§ **Exercise data**:

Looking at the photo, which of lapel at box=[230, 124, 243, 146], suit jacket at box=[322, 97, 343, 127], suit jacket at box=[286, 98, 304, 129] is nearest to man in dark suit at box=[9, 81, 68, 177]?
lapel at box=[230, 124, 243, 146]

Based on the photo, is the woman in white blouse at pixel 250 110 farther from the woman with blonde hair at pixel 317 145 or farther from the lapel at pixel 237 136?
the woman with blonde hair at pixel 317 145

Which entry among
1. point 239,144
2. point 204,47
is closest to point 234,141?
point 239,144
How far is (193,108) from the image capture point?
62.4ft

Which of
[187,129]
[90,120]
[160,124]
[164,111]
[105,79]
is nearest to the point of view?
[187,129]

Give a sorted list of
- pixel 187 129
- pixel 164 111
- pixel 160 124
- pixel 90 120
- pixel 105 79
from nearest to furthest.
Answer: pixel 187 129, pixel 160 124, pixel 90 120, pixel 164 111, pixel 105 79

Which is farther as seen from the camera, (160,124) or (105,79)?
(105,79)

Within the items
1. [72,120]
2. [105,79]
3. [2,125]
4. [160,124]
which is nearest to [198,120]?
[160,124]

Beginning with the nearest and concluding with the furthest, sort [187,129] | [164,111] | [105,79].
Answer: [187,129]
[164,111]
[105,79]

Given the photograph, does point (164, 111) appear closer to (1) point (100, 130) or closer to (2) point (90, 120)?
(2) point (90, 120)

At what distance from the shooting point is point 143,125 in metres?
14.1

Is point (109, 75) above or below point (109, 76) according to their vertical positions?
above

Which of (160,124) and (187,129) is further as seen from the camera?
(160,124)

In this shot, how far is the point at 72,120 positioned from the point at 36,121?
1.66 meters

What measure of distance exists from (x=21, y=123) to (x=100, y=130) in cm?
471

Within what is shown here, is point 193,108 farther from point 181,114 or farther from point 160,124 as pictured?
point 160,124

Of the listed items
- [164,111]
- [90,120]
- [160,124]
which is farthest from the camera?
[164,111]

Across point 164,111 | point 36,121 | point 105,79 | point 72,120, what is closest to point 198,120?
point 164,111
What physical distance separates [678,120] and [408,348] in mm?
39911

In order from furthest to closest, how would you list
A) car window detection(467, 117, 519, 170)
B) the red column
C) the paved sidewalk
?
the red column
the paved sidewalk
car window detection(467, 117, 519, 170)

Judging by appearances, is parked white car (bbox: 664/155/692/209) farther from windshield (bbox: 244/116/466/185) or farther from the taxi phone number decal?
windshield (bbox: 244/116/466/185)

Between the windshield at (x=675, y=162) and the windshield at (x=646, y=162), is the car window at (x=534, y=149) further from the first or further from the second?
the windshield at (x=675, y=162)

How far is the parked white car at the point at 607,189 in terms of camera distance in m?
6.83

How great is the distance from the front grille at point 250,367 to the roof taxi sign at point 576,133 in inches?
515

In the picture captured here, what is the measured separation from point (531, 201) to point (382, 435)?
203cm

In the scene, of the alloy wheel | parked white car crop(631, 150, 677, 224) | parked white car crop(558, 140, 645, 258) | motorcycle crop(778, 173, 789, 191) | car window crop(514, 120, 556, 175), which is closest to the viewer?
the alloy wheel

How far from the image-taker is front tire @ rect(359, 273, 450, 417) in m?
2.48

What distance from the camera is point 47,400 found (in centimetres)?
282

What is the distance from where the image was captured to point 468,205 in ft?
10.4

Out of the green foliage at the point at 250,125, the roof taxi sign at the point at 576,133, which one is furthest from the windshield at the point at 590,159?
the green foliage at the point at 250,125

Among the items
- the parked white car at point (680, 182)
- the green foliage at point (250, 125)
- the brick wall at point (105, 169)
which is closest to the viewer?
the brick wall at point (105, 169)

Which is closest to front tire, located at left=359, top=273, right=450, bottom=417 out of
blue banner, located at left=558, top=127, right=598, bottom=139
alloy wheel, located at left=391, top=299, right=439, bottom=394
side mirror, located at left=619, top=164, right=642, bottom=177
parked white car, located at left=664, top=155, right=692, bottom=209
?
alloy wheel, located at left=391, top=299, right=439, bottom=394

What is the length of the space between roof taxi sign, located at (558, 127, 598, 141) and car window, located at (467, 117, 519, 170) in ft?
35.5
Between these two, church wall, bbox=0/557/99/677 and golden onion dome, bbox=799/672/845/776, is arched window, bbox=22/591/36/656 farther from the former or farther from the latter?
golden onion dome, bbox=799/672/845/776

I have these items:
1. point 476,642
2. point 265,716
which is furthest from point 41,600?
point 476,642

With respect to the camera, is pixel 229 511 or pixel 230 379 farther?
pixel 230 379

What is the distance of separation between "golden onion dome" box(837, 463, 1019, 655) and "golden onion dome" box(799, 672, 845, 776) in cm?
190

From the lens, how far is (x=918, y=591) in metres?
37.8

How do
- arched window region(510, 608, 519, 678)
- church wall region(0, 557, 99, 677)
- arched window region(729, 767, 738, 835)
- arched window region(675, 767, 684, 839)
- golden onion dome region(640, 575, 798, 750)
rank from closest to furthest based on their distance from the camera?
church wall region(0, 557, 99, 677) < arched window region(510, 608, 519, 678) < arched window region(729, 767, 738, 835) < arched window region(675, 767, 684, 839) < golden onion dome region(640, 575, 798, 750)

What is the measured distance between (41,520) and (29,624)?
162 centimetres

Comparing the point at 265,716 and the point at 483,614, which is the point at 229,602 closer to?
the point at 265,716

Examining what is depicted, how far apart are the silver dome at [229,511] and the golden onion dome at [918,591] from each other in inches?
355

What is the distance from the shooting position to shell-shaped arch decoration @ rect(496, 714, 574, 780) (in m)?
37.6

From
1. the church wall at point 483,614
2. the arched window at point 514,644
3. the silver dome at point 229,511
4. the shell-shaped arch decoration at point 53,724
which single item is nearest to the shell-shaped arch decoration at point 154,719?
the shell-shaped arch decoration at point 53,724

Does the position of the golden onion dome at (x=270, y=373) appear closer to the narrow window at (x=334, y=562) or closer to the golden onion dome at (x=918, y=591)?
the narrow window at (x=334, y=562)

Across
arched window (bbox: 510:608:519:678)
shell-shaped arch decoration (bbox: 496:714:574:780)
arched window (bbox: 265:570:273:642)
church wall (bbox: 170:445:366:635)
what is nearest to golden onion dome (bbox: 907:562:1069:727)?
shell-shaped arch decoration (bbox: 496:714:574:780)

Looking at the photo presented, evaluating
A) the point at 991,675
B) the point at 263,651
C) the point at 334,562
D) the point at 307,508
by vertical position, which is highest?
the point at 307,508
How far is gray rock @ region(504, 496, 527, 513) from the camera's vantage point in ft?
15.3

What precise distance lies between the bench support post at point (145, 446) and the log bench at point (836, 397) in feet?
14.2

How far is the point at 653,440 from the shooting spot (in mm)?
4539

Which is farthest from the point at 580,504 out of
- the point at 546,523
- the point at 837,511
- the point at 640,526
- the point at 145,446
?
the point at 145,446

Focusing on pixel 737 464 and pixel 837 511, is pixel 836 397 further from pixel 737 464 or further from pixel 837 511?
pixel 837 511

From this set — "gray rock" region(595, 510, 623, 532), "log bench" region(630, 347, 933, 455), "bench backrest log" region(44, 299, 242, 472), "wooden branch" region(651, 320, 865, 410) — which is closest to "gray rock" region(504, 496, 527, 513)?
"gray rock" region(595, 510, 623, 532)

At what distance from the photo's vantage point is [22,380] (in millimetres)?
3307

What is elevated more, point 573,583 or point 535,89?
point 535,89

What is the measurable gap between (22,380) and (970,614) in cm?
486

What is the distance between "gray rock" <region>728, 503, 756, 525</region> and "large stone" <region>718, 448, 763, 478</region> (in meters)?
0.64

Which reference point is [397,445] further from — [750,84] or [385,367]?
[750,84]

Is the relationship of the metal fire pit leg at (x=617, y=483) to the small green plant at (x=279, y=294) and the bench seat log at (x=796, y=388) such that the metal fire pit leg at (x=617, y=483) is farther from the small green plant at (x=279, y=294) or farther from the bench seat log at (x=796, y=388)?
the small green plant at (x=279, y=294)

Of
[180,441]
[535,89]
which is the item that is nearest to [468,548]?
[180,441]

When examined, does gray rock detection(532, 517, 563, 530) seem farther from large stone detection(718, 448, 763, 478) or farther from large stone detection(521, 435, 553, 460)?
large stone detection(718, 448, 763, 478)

§ **Directive**: Reproduce the lines of the records verbatim, starting at the line that contains "When examined, does" and continuing through the end of the records, both ends included.

§ **Task response**:
When examined, does gray rock detection(532, 517, 563, 530) seem farther from large stone detection(718, 448, 763, 478) or farther from large stone detection(521, 435, 553, 460)?
large stone detection(718, 448, 763, 478)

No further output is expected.